How PPC and SEO Work Together
In most cases, it’s not a question of PPC vs SEO. They’re used together to amplify the results.
You Can Dominate Search Results for Branded Terms
You should rank first in search engines for any branded terms, such as the name of your company and products. However, competitors and resellers can sometimes use the same terms to get their search ads to display before your organic listing. When you run PPC ads for branded terms, you have more assurance that people will visit your site when they want to find you instead of a reseller or competitor.
You Can Reach More People at Different Stages
While you can use PPC ads to reach people in the early stages of the buyer’s journey, and content-based ads like boosted posts on Facebook do just this, your readers aren’t likely to purchase right away. By investing in SEO as well, you can use your site to carry people through the buyer’s journey and paid ads to seal the deal.
You Can Boost Conversions
You can use remarketing and retargeting to encourage previous visitors or customers to come back and pick up where they left off. This boosts conversions exponentially.
You Can Make More Informed Decisions
As you run PPC campaigns, you may find that some keywords get a lot of clicks but never convert. It’s a sign that these are helpful terms that people want more information on and are worth covering but keeping them as PPC keywords is not cost-effective. You can meet the needs of your audience by shifting these terms to your SEO strategy instead.

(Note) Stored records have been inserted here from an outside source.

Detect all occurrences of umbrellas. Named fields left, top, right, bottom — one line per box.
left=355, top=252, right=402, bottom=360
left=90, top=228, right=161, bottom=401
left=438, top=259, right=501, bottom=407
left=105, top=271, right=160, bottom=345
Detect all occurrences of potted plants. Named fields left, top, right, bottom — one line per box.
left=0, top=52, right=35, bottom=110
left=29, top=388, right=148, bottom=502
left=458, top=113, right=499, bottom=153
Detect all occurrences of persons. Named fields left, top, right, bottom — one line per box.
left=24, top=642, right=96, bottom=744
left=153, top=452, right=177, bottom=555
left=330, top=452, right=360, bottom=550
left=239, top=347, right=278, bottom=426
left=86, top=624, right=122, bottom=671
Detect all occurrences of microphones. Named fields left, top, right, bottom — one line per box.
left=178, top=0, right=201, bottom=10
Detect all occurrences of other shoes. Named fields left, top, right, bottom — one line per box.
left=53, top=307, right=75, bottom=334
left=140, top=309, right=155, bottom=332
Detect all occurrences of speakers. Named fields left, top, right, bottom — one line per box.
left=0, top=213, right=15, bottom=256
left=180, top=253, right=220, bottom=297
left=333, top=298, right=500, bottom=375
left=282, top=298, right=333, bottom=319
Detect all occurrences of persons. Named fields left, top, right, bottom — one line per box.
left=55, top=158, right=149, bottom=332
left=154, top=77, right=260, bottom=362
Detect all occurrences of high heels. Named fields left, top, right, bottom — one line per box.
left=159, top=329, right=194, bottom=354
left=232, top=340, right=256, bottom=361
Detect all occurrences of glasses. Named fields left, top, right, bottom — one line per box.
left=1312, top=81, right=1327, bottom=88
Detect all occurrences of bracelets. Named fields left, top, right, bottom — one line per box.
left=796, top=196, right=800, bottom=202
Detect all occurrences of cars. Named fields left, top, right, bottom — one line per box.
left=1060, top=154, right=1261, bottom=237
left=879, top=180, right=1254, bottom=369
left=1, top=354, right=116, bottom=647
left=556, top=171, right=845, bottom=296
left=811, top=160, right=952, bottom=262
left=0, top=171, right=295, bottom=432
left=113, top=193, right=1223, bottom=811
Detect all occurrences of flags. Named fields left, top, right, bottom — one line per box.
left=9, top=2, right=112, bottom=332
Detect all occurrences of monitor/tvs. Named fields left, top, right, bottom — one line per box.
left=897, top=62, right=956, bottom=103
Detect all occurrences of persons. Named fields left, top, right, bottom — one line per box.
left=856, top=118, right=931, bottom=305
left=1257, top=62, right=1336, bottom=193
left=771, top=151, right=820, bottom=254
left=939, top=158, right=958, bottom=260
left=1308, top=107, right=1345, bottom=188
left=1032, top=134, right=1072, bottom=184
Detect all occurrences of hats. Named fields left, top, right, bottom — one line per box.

You can also use your PPC data to make better decisions about your SEO. For instance, through A/B testing on your PPC campaigns, you may discover that people prefer a specific offer or are more likely to click a particular color button. Apply these changes to your site to boost conversions for your organic traffic too. Equally, you might learn that the audience you’re attracting through organic search doesn’t align with your PPC targeting. You can try targeting the new audience with your PPC ads to see how they respond and potentially increase conversions too.
PPC vs. SEO: Which is Better
In the battle between PPC vs. SEO, neither is better. They just work differently and are better together. While it’s ok to start with SEO because it takes longer to see results, most businesses can’t afford to wait. PPC, therefore, should also be an early strategy. That way, you begin growing your company quickly and can funnel your ROI into more ads or other long-term strategies.